The bill is being touted more as a preventive measure than an actual “bailout” as those who have already gone through foreclosure or are currently going through it would not be affected. Considering that of the top 10 cities with highest foreclosure rates, 5 are in California, the bill could help stave off lost revenues in our fair state in the billions of dollars. (An estimated $4 billion could be lost in property and associated taxes due to foreclosures). To help consumers, the California Assemby has put together a website called ”Home mortgage crisis: what you need to know“. Included on the website are topics such as “Avoid Foreclosure” “Contact Your Lender” and “Beware of Scams”. (The SF Chronicle also recently published an article on foreclosure scams here.)
Personally I support these types of measures for several reason.
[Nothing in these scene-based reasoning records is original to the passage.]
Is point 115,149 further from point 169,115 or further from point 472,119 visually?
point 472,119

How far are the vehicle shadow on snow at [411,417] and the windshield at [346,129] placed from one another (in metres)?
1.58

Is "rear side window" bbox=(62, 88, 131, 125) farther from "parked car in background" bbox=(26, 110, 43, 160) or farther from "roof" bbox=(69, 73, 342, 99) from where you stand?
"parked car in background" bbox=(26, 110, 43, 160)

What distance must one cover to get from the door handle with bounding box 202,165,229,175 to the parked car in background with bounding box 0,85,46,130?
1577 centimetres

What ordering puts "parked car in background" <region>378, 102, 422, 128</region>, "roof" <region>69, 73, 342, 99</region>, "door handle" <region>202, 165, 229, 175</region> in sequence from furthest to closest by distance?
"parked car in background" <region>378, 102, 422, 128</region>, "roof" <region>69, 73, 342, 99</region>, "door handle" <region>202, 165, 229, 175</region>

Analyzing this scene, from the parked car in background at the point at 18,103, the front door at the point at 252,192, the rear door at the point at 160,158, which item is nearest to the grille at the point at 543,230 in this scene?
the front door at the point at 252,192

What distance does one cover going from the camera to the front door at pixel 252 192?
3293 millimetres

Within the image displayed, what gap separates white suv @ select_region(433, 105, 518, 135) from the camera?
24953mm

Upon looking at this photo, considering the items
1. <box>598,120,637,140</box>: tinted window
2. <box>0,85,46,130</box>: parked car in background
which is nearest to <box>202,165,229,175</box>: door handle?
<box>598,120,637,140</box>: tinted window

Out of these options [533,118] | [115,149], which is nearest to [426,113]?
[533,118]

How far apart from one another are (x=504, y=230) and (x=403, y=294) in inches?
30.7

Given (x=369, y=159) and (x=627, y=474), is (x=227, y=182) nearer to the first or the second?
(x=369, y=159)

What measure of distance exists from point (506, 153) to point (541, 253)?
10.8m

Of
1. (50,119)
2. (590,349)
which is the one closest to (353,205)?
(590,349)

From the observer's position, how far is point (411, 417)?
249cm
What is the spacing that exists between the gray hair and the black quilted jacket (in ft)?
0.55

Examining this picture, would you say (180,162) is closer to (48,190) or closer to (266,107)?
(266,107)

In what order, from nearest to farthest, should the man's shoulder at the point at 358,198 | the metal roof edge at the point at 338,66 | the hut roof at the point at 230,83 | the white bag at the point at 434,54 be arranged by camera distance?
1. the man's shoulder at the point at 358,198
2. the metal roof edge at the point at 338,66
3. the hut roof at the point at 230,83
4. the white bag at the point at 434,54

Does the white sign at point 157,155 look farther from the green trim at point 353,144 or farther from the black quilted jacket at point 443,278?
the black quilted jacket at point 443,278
One, I know that if I were in financial crisis I would appreciate the option of being able to renegotiate my lending terms. But mainly, beyond my own personal situation, the fact that foreclosures could spell economic havoc statewide is more than enough to persuade me. Who wants to be paying more in state and property taxes for years down the line because we didn’t allow some homeowners to freeze their mortgate rates? It’s not as if their houses will be “given” to them; these folks will still have to pay a mortgage, albeit with a frozen or lower than originally agreed to APR. Finally, not only could individual homeowners and taxpapers across California benefit from a rate freeze, lenders would too since it is likely that they could actually lose more money through the foreclosure process than if they simply froze interest rates.
So dear Redfin readers, what say you? Do you support this type of antidote to our state’s subprime mess?